## Begin

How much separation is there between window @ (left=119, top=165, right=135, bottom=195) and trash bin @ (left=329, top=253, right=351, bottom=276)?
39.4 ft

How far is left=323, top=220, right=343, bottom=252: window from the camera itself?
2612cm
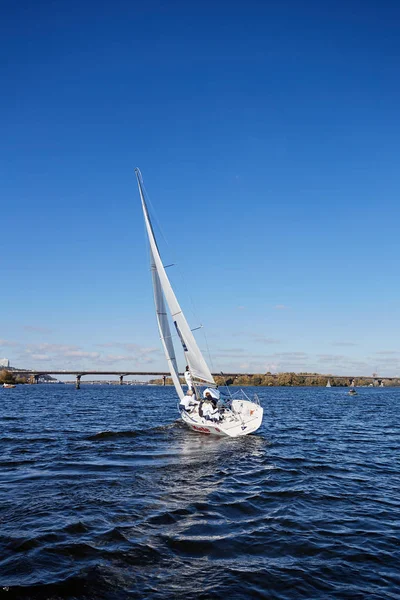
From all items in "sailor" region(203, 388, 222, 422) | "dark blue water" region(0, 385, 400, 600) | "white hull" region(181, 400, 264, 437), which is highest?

## End

_Requirements_
Switch each occurrence of "window" in the lines above to "skylight" and write the lines out again with nothing else altered. Omit the pictures from your reply.

_Task solution_
How much separation is there between skylight @ (left=119, top=165, right=135, bottom=195) and trash bin @ (left=329, top=253, right=351, bottom=276)?
39.4 ft

How far is left=323, top=220, right=343, bottom=252: skylight from the camera itself?
2612cm
From all items in "sailor" region(203, 388, 222, 422) | "dark blue water" region(0, 385, 400, 600) | "white hull" region(181, 400, 264, 437), which is highest?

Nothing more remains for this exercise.